Re: Impact of multixact "members" limit exceeded

From: Daniel Lagerman <spjheruur(at)gmail(dot)com>
To: Alvaro Herrera <alvherre(at)2ndquadrant(dot)com>
Cc: pgsql-general(at)postgresql(dot)org
Subject: Re: Impact of multixact "members" limit exceeded
Date: 2018-06-14 22:57:24
Message-ID: CAAw8gvibW6PMKAuv9utBtgzZDo-sZY=1Ex1s3zDKtWYVgg2=Gw@mail.gmail.com
Views: Raw Message | Whole Thread | Download mbox | Resend email
Thread:
Lists: pgsql-general

>
> Hello Daniel
>
> The advice from Lawrence downthread is very much on point. If you can
> upgrade to 9.5, do it. He mentions savepoints, but one more case is
> plpgsql blocks with EXCEPTION clauses.
>

Hello Álvaro,

Thanks I'll make sure of both even if I do not believe this is this case
either.

Okay. There's at least one related bug fix in 9.4.4 (b6a3444fa635) but
> also 8507a5b37bd9 and ec1408155d35 are related, so you'd be better
> served by an upgrade anyway.
>

Not sure how to lookup these commits but for sure there are ALOT of bug
fixes and I'm pushing that we will upgrade as 9.5 and 9.6 has optimizations
an bug fixes that makes my life much easier. It looks to me that we might
have hit the BUG where members runs ahead of offset which I think has been
fixed in later versions.

>
> Set vacuum_multixact_freeze_table_age to 0 (causing all vacuums to scan
> tables fully) and vacuum_multixact_freeze_min_age to some value like one
> million (so that they remove most of the oldest multixacts, leaving
> just the frontmost one million). Then vacuum the tables with the
> highest multixact ages. Make sure the datminmxid advances in all
> databases (incl. postgres template0 template1); once it has advanced,
> the oldest member files are removed. Don't waste time processing tables
> with datminmxid higher than the minimum, as that won't free up any
> member space.
>

Thanks, we opted to go with 1 million min and 100 million table age, the
tables in question are all way over that anyway. We completed vacuum on all
but two which are larger tables and I'm running Vacuum there right now
after I also bumped the maintenance work mem a bit.
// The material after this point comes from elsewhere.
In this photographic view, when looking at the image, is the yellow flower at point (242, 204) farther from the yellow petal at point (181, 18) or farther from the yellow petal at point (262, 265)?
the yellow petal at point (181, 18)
As this is 9.4 I can't
see the progress except that I noted that initialy it uses less CPU and
once it seems to finnaly start working it uses more CPU 10%->50% but that
is fine. So my hope is that the Vacuum completes over night.

Corruption should not occur because 9.4.3 already contains the member
> wraparound protections (commit 3ecab37d97ed).
>

Glad to hear that and I have not seen any problems to be honest except for
the pg_srv log filling up.

Uhh .. pg_repack has been known to cause catalog corruption. I don't
> know if those bugs have been fixed. At 2ndQuadrant we recommend *not*
> running pg_repack.
>
>
I know version before 1.2 had some corruption issues, I have never seen it
myself around the 20 times I have been using it. But you should never say
never right? I did the same operation on a duplicate server and there is no
issues there so I believe we were just way behind on Vacuum.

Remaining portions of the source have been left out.